66. Bölüm "Mehlikâ"

Start from the beginning
                                    

Eylül ona kızıyor olsa da ısırmaktan başka çare bulamıyordu Toprak. Öpmek yetmiyordu ki. Öyle büyük geliyordu içindeki duygular... Kocaman kocaman öpüyor, kokusunu içine çekiyor yine de doymuyordu. E doymayınca da son çare minik minik ısırıyordu al yanaklı bal dudaklı sevdiğini.

Aklındaki tüm bu düşünceler sanki az önce hayatı sorgulayan o değilmişçesine onu güldürürken keyifle dolabı açıp önüne dikildi.

Bugün Toprak için biraz süslenebildirdi. Bir de ödül öpücüğü verebilirdi. Ama tüm bunlardan önce kahvaltı yapması gerekiyordu.

Dolaba uzanıp bebe mavisi bir elbise çıkardı. Diz kapaklarında, kolları kısa ve v yaka olan elbise yalnızca evde giyebileceği cinstendi.

Onu yatağın üzerine bırakıp kendine çorap alarak odadan çıktı. Yemekten sonra süslenecekti.

Merdivenleri inip salona yaklaşırken Aden' in kıkırdamaları doldu kulağına. Salona girer girmez baba kızı gördüğü manzara onu da güldürdü.

Toprak koltukta yüz üstü yatmış gözleri kapalıyken, uyumadığı belliydi. Aden de babasının sırtına oturmuş sırtını koltuğa yaslamış bir ayağını diğerinin üzerine atmış bir şekilde televizyondan çizgi film izliyordu.

Gülerek yanlarına adımladı Eylül. Toprak da onun varlığını hissetmiş kapalı gözlerinin ardından tebessüm etmişti. Bu sıralar sık sık gece Eylül tarafından uyandırılıyordu. Yüzünde hissettiği öpücülerle uyanıyor "Ne yapıyorsun?" sorusuna "Yok bir şey, uyu sen sevgilim. Azıcık öpüyorum ben." diye karışıklık alıyordu.

O an gece gece uyandığına bakmayıp kahkahalarla gülesi gelse de Eylül'ün buna kızıp ağlama ihtimaline karşın hiçbir şey belli etmeden içinden gülüyordu.

Bir de öptükten sonra "Oh tamam canım çekmişti." diyerek uykuya dalması yok muydu, içi gidiyordu Toprak'ın.
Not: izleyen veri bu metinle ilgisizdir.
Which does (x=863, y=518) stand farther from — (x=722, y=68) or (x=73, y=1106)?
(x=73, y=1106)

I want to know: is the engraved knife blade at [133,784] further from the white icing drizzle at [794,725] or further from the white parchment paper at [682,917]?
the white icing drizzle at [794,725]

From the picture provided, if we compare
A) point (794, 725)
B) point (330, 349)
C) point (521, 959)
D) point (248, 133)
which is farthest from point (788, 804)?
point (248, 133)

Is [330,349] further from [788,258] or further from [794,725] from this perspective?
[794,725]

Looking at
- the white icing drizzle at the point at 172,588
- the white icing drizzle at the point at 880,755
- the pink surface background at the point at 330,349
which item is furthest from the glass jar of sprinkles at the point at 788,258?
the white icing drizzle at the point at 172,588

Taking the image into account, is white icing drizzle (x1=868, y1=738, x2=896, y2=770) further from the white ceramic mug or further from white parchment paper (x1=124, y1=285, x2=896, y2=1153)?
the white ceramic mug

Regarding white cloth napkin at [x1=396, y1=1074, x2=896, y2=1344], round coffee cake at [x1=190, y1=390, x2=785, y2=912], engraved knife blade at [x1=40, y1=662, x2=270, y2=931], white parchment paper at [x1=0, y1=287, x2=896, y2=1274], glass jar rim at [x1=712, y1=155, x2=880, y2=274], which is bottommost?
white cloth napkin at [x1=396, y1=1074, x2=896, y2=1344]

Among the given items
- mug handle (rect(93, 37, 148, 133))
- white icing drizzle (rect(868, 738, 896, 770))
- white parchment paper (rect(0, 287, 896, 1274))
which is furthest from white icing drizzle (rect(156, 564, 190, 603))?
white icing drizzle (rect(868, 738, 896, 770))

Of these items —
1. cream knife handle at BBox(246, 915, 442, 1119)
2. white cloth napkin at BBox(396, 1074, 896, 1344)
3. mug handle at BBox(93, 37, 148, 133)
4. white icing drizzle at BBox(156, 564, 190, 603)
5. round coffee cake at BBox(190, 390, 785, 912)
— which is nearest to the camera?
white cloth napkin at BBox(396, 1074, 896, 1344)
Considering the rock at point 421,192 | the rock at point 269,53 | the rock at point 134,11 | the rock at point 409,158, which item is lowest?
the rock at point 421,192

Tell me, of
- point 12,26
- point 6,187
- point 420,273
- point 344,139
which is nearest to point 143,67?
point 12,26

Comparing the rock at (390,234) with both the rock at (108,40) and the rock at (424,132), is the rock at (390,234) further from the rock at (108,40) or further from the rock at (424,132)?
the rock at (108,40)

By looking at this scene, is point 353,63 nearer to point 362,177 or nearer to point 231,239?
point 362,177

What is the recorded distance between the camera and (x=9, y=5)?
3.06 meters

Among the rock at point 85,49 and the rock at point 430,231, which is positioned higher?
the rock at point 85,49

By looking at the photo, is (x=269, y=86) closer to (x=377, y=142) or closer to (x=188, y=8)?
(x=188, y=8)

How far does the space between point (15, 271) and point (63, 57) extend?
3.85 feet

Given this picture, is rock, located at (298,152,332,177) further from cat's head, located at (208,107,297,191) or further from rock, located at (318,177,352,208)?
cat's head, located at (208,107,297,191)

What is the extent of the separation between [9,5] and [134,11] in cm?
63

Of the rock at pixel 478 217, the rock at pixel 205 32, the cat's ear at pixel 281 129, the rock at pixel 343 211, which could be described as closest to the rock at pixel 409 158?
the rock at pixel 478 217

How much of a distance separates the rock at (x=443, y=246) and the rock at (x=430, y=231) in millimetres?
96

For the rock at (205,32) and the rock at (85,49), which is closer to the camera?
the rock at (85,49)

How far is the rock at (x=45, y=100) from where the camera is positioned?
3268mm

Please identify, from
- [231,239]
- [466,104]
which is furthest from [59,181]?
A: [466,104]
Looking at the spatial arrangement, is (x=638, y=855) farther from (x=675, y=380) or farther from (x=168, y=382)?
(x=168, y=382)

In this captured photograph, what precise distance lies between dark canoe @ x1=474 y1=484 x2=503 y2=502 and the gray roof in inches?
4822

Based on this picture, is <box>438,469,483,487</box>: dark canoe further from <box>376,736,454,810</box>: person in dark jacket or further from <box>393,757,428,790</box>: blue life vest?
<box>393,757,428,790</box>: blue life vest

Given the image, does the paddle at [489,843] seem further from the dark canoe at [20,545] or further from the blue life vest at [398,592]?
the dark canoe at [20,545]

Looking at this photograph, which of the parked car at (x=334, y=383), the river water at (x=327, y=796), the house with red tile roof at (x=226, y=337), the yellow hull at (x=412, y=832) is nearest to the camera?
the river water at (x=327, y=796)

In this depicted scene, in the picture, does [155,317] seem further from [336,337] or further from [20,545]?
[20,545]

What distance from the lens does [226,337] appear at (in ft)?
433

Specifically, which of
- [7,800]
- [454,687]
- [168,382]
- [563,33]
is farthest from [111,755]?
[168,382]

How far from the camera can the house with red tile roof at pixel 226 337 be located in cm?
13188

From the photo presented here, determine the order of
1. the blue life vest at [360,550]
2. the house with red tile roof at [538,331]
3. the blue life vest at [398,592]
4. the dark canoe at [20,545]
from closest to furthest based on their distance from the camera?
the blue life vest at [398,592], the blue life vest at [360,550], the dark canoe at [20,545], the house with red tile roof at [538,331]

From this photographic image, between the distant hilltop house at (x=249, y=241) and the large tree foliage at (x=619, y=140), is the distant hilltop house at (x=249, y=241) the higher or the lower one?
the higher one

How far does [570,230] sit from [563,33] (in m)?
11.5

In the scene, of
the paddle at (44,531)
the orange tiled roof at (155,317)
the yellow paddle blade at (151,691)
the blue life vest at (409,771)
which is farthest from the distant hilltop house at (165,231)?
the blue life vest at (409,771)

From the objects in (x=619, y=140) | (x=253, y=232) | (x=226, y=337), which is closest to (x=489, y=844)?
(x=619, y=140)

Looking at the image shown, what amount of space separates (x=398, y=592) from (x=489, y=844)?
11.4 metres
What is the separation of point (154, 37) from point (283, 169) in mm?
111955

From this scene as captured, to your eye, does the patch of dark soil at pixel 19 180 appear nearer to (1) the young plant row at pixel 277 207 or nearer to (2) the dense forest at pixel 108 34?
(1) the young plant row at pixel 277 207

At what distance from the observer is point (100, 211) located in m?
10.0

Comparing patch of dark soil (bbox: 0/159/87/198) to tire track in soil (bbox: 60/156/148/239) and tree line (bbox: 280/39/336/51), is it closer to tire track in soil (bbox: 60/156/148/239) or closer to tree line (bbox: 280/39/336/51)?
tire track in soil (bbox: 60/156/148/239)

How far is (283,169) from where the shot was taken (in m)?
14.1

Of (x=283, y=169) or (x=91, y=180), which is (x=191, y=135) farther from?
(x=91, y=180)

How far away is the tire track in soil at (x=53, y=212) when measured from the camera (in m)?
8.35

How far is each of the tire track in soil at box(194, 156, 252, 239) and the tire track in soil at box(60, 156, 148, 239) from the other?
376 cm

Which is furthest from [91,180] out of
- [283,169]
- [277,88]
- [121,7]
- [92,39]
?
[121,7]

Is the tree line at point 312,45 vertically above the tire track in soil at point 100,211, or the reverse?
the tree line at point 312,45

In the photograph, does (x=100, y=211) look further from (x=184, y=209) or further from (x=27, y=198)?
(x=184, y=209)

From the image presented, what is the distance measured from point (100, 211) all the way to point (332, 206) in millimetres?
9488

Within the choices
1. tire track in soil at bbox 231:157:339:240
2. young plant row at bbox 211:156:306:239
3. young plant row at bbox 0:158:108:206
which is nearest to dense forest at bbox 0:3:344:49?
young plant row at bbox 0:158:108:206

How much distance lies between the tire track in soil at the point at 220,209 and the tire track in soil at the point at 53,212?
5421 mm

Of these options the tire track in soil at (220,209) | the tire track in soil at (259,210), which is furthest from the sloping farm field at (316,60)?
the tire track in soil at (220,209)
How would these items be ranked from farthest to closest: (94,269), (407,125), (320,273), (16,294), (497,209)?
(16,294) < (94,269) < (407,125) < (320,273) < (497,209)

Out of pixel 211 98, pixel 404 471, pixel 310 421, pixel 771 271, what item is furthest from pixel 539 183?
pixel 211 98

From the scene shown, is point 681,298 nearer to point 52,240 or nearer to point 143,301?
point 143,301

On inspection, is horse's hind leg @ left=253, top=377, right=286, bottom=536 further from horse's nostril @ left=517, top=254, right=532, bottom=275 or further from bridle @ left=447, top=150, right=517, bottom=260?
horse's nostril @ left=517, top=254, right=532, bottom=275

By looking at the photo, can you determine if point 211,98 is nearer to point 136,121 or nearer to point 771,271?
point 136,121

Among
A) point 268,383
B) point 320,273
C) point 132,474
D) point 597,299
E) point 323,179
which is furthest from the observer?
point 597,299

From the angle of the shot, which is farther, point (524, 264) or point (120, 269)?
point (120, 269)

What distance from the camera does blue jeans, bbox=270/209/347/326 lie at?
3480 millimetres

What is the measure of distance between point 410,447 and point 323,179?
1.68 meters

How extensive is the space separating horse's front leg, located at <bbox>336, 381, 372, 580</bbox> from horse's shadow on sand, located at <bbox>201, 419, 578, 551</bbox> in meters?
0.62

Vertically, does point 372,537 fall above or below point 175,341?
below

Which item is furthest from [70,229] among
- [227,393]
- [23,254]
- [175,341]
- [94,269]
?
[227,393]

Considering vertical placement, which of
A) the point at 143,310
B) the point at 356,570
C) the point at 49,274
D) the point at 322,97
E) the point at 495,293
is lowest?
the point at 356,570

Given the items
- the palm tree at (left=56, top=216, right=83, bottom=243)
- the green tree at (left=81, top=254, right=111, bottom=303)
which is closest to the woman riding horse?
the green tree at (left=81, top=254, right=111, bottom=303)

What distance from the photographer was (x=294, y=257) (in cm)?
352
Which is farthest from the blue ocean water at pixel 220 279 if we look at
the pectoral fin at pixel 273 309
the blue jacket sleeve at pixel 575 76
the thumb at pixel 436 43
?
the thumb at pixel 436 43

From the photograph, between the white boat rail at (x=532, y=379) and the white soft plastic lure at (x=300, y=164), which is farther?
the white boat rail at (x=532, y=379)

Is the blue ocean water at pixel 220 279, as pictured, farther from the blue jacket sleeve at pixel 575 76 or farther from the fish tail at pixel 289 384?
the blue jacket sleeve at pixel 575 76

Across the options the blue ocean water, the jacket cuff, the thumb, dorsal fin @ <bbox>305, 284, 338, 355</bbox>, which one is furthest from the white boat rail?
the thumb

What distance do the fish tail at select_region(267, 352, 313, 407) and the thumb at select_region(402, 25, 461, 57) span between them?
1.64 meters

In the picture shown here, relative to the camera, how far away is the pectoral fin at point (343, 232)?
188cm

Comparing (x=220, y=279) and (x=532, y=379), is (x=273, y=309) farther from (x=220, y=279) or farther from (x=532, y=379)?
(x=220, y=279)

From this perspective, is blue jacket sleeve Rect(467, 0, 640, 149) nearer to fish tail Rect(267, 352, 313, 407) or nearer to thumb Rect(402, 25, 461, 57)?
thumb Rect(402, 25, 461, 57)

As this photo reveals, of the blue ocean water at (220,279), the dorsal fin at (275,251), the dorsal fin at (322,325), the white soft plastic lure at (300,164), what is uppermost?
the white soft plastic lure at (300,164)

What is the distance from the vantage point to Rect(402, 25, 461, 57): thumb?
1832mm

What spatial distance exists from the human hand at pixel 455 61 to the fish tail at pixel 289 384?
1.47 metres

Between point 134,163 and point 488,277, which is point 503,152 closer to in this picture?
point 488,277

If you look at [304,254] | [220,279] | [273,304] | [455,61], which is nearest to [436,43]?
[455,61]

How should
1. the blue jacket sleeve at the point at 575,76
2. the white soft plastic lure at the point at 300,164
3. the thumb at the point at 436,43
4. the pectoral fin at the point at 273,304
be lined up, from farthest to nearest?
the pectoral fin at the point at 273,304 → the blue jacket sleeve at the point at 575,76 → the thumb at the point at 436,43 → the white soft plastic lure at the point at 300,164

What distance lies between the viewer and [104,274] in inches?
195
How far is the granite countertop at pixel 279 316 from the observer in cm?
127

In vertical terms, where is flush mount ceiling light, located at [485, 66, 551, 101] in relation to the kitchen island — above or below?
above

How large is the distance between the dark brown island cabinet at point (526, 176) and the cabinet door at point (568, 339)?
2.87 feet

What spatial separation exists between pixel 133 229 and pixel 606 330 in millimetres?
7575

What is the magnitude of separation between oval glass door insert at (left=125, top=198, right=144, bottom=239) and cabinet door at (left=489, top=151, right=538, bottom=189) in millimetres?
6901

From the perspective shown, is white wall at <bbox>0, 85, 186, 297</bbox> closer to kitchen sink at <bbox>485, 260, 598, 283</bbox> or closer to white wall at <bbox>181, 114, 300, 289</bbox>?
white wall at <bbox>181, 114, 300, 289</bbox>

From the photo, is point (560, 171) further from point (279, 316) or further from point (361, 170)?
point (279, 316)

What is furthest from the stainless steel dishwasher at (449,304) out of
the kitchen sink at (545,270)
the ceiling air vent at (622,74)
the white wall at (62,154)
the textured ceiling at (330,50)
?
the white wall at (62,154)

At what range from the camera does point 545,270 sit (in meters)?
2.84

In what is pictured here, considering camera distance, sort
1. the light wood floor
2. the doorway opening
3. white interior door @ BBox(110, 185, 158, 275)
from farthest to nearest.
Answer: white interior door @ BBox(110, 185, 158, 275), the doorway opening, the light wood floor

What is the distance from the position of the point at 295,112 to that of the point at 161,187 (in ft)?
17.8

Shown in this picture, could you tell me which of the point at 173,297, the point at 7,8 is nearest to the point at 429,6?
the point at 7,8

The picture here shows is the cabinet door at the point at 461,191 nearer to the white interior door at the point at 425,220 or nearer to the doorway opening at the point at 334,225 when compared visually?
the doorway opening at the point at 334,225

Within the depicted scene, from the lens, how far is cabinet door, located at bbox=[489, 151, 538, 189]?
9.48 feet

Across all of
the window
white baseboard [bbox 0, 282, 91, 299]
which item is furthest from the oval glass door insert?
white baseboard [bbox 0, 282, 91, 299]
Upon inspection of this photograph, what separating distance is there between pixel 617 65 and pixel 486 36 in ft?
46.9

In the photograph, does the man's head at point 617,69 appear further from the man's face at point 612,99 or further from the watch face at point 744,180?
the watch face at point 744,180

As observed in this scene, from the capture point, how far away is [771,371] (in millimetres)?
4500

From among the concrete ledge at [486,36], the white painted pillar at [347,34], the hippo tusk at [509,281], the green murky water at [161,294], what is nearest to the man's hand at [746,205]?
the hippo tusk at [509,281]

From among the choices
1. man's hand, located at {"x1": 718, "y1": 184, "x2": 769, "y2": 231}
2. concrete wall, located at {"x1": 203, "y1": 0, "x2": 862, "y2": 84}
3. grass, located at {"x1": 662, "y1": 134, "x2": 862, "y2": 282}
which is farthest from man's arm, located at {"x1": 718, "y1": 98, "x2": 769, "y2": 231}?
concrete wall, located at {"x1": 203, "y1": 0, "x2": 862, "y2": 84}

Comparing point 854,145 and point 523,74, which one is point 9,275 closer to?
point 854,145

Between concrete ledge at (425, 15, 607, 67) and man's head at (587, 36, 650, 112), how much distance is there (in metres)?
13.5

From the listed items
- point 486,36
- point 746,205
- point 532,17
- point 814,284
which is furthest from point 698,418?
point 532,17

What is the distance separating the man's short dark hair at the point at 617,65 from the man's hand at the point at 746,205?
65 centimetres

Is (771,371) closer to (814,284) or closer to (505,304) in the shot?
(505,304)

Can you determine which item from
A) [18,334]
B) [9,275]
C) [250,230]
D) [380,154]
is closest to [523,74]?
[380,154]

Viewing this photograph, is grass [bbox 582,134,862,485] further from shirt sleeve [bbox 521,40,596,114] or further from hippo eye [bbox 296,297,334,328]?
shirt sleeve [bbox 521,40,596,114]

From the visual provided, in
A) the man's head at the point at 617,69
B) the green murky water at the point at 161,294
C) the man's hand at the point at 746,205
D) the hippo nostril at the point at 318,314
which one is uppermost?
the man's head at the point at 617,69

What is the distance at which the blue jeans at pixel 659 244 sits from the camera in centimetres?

Eylül'ün bir şey demeden yanından salına salına geçişini hissetti. Ardında bıraktığı mis gibi kokuyu soludu. Onun da gelip bacaklarının üzerine oturması ile engel olamadığı bir gülüş döküldü dudaklarından.

"Günaydın." dediğini duydu Eylül'ün güler gibi bir sesle. Tebessüm etti gözlerini açmadan mırıldandı. "Günaydın güzelim." Yüzü yan bir şekilde yastıkta olduğu için sesi boğuk çıkmıştı.

Aden'in kıpırdandığını ardından da ayaklarını sarkıtıp sırtından indiğini hissetti. Gözlerini açıp baktığında kendi sandalyesini çekip salonun ortasına koyarak üzerine oturduğunu gördü. Muhtemelen çizgi filmin en güzel yerinde konuşan anne babasından rahatsız olmuştu.

Ondan sonra Eylül de kalktı dizilerinden. Toprak da doğrulup sırtını koltuğun kol kısmına yasladı. Bacağının birini büküp sırt kısmına yaslarken diğer bacağını uzatıp Eylül'ü yamacına çağırdı koltuğa vurarak.

Eylül de hiç beklemeden yerini aldı. Sırtını Toprak'ın göğsüne yaslayıp başını televizyona çevirdi. Toprak'ın başı boynuyla omzu arasındaki yerini alıp onun sakin nefeslerini hissedince  gözlerini kapatıp huzur moduna geçtiğini anladı.

Kızı gibi Eylül de çizgi filmi izlemeye başladı. Nedense bu konumu bozup da kahvaltı yapmak bile istemiyordu.

Birkaç dakika geçti aradan, Toprak bir iç çekiş duydu. Emin olamadı bekledi, Eylül bu kez burnunu çekince başını gömdüğü yerden kaldırıp gözlerini açtı.

Koltukta dikleşip Eylül'ün yüzünü tutarak kendine çevirdi. Biraz utanmış biraz mahzun bakışlarını kaçırarak sessiz sessiz ağlıyordu.